Había papel egipcio y seda aceitada ordenados en montones, además de cucharas de largos mangos de plata, hueso y cerámica colocadas con esmero junto a ampollas de cristal.
– Así que sois de Nicea -repitió Shachar, picado por la curiosidad-. ¿Y habéis venido a ejercer a Constantinopla? Pues tened cuidado, amigo mío, aquí las reglas son distintas.

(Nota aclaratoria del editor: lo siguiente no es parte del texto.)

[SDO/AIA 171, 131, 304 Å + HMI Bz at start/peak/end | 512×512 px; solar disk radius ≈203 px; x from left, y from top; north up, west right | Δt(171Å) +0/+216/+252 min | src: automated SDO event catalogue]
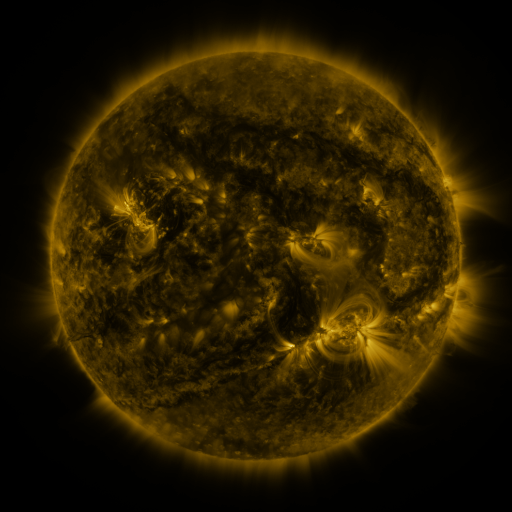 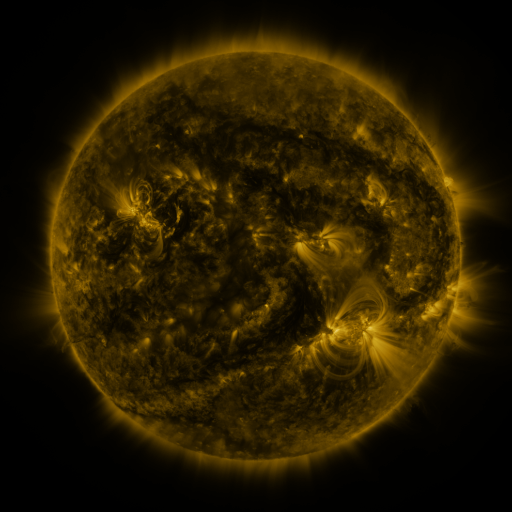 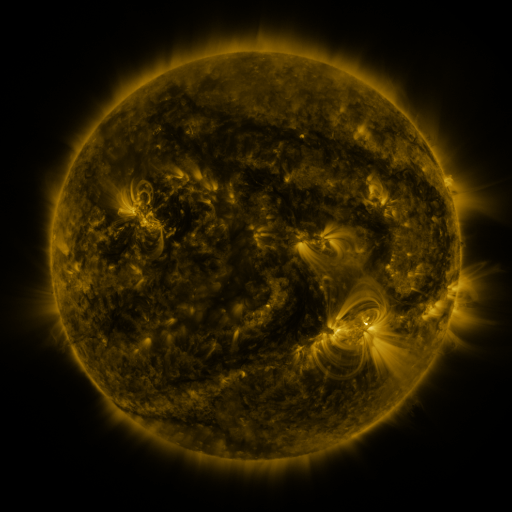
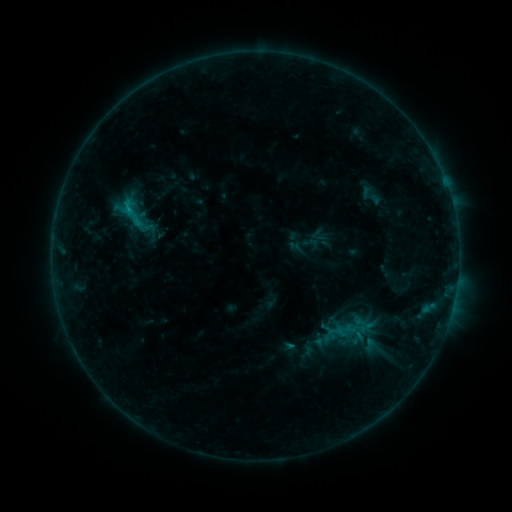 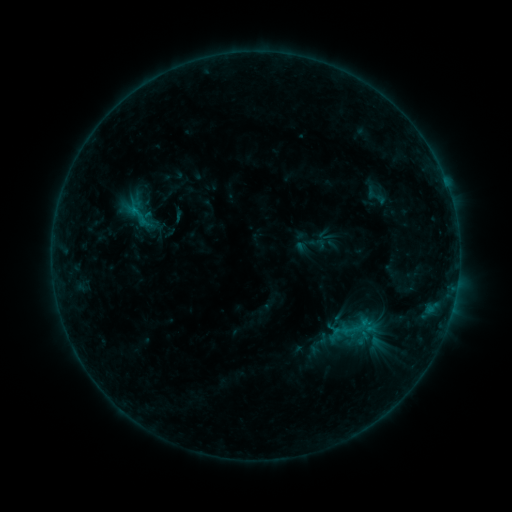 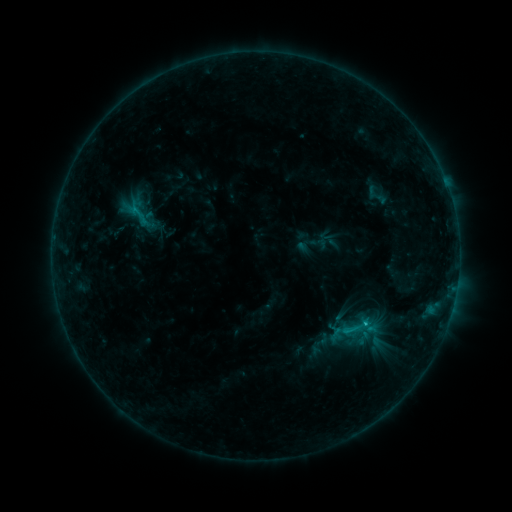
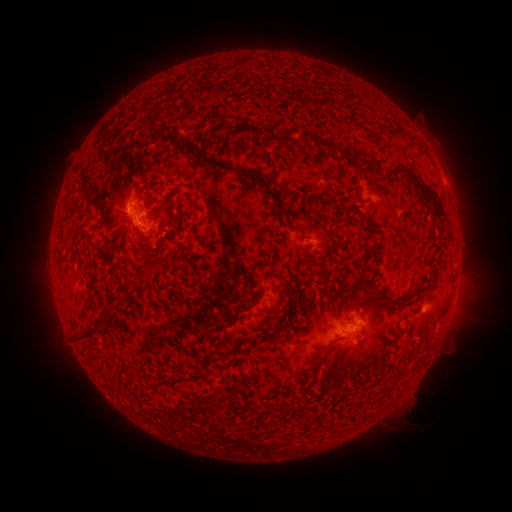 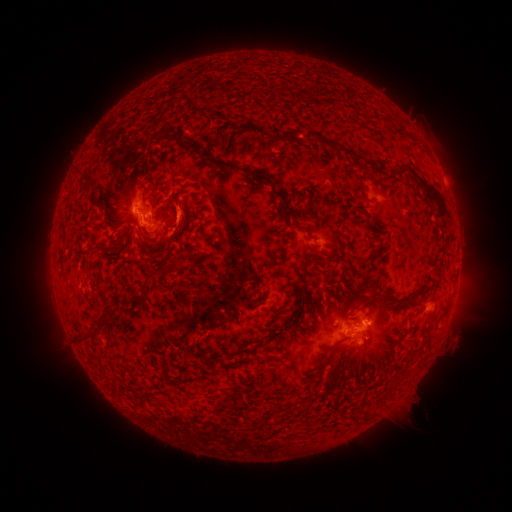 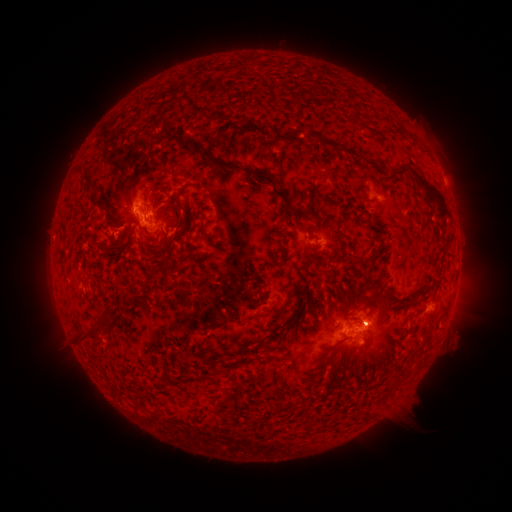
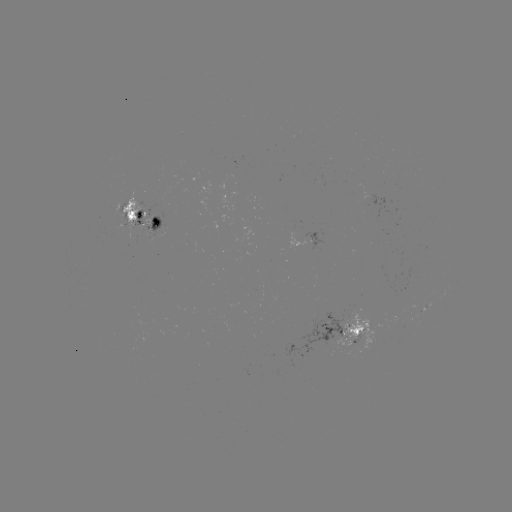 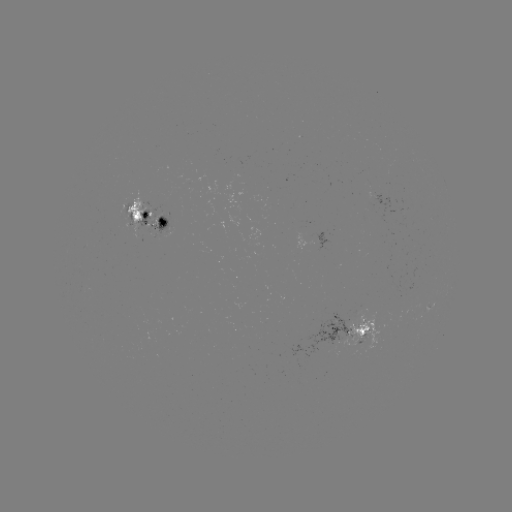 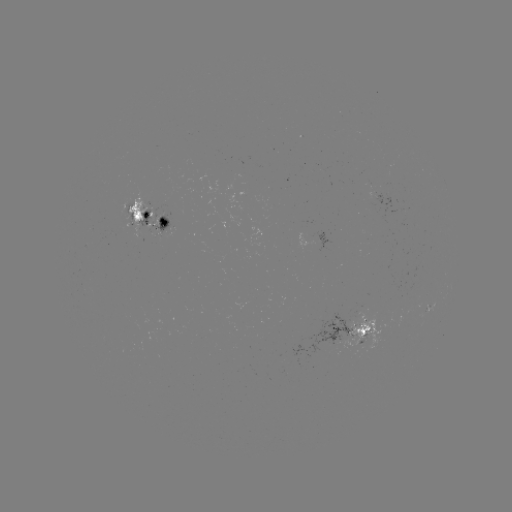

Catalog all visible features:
emerging-flux region: (359, 320)
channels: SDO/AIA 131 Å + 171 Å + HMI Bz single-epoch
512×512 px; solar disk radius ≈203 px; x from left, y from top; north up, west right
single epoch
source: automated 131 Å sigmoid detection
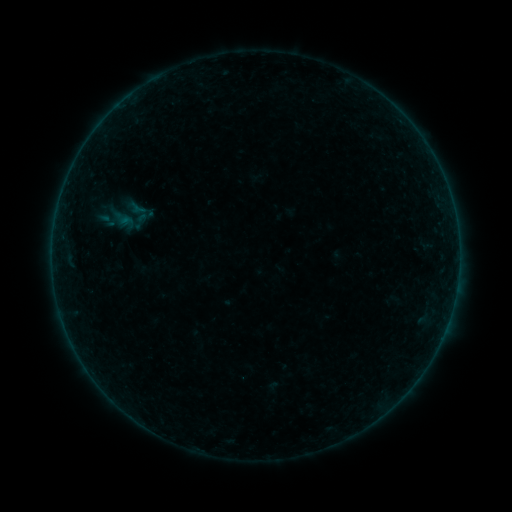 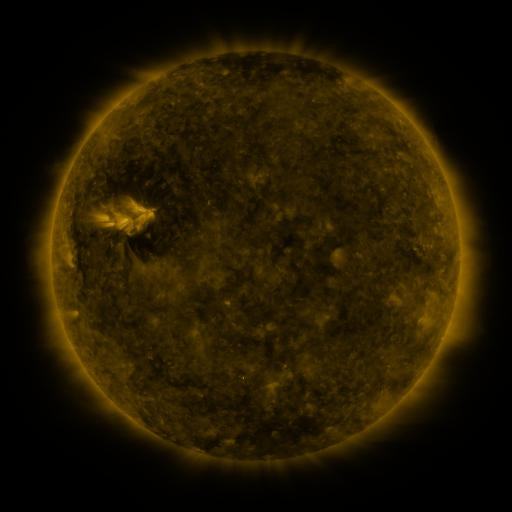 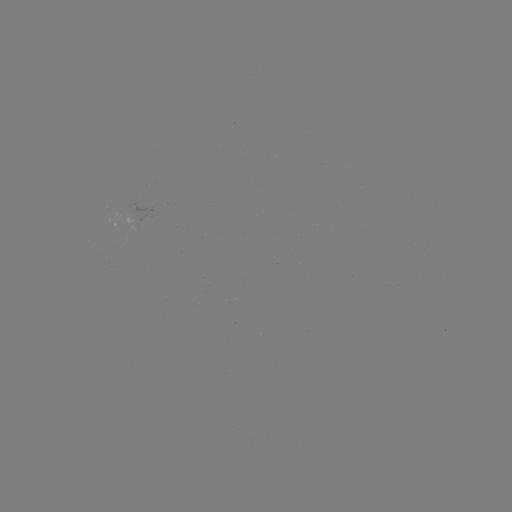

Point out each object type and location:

– Lo sé -respondió Ana-. Utilizo esas cosas -señaló los armarios y los cajones- sólo cuando son necesarias para curar. He aprendido de memoria los días de santos que son apropiados para cada enfermedad, y también para cada época del año o día de la semana. -Miró al judío buscando en su semblante algún indicio de incredulidad. Ella sabía demasiada anatomía y demasiada medicina árabe y judía para creer, como creían los médicos cristianos, que la enfermedad era única y exclusivamente consecuencia del pecado, o que se curaba haciendo penitencia, pero no era algo que un hombre sensato pregonase en voz alta.
En los ojos de Shachar brilló un destello de entendimiento, pero aquel gesto discreto y sutil no alcanzó sus labios.
– Puedo venderos la mayor parte de lo que necesitáis -dijo-. Y lo que yo no tenga es posible que os lo pueda suministrar Abd al-Qadir.
– Eso sería excelente. ¿Tenéis opio tebano? El judío frunció los labios.
– Eso lo tendrá Abd al-Qadir. ¿Lo necesitáis con urgencia?
– Sí. Tengo un paciente al que estoy tratando, y ya me queda poco. ¿Conocéis un buen cirujano, por si la piedra no pasara de forma natural?
– En efecto, lo conozco -repuso Shachar-. Pero dadle tiempo a vuestro paciente. No es bueno recurrir al cuchillo, siempre que pueda vitarse. -Al tiempo que hablaba, iba trabajando, pesando, midiendo, empaquetando cosas para ella, todo cuidadosamente etiquetado.
Una vez que todo estuvo listo, Ana tomó el paquete y pagó lo que le pidió el judío. Éste estudió su rostro por espacio de unos instantes antes de tomar una decisión.
– Ahora, vamos a ver si Abd al-Qadir puede proporcionaros el opio tebano. Si no es así, yo tengo otro que no es tan bueno, pero que también sirve perfectamente. Venid.
Ana, obediente, lo siguió, deseosa de conocer al médico árabe y preguntándose si sería éste el cirujano que iba a recomendarle Shachar. ¿Qué tal aceptaría eso Basilio, que era tan griego? Quizá no fuera necesario.